## ACTION ITEM
Copy out the rows from the start of the list through the line containing "Baofeng uv-5re плюс", including that line. Leave out the pictures and give only the text.

## Scraped caption text
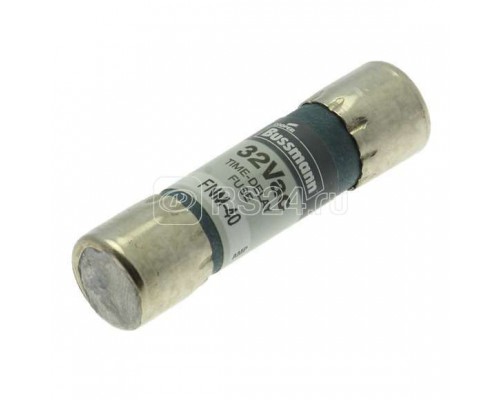 Предохранитель 250В AC Time-delay СС EATON FNM-2-1-2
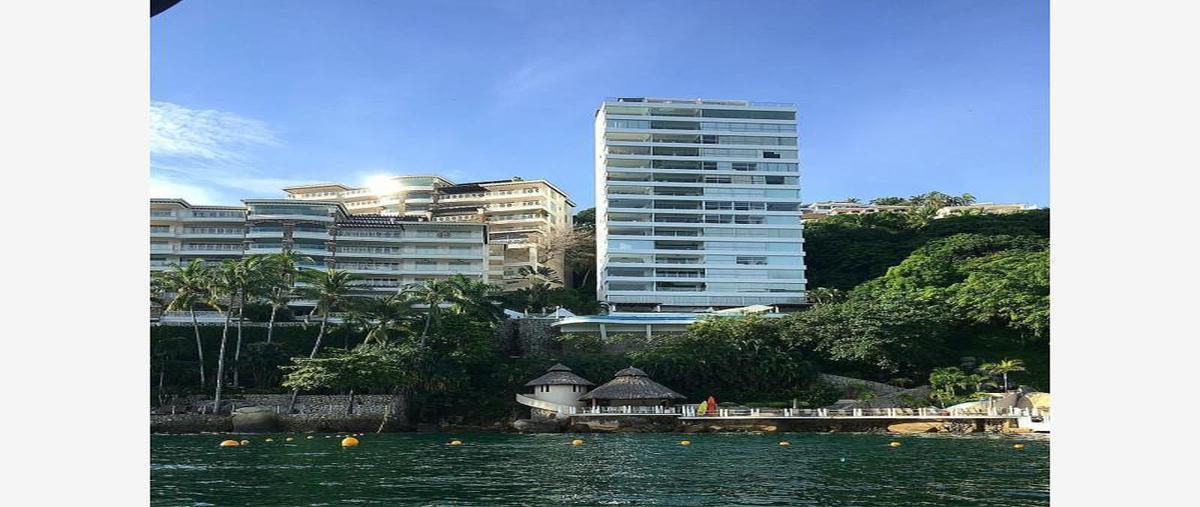Foto de departamento en venta en  , acapulco de juárez centro, acapulco de juárez, guerrero, 0 No. 03
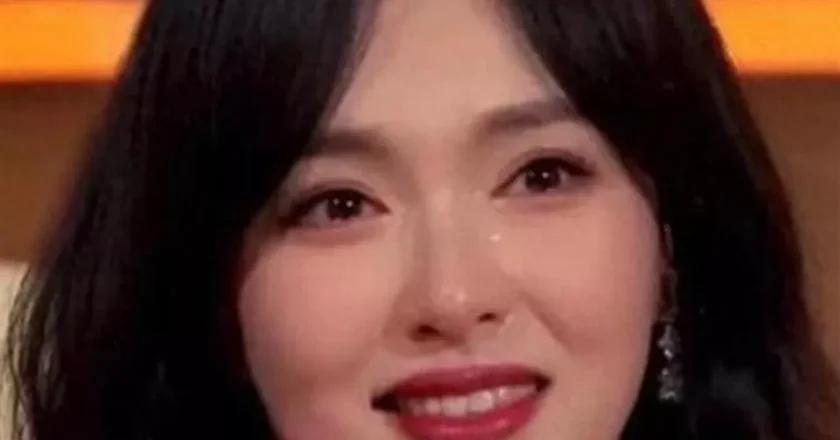 唐嫣强制诉讼仅3月,首次谈女儿秘事与罗晋关系终于水落石出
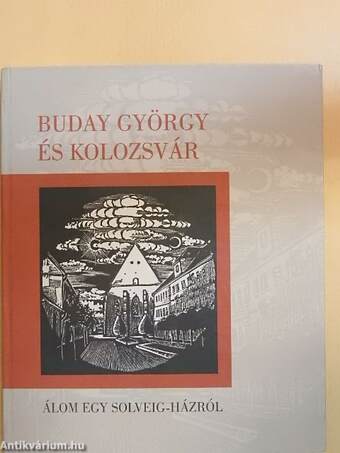 Buday György és Kolozsvár
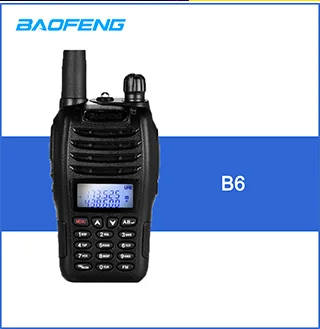 Baofeng uv-5re плюс рации 128ch двухдиапазонный УКВ 136-174 мГц и UHF 400-520 мГц трансивер двухстороннее Радио Портативный переговорные
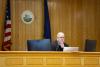 Vermont Judge Dickson Corbett remembered for kindness and dedication to law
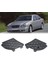 2108850253 E-Class W210 E320 E430 E55 1999-2003 Için Araç Ön Sağ Tampon Sis Lambası Kapağı Çerçeve Izgarası (Yurt Dışından) 2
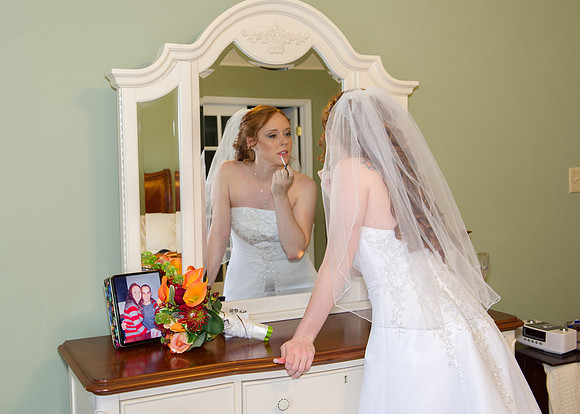 NJ Wedding Photographer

## REPLY
 Предохранитель 250В AC Time-delay СС EATON FNM-2-1-2
Foto de departamento en venta en  , acapulco de juárez centro, acapulco de juárez, guerrero, 0 No. 03
 唐嫣强制诉讼仅3月,首次谈女儿秘事与罗晋关系终于水落石出
 Buday György és Kolozsvár
 Baofeng uv-5re плюс рации 128ch двухдиапазонный УКВ 136-174 мГц и UHF 400-520 мГц трансивер двухстороннее Радио Портативный переговорные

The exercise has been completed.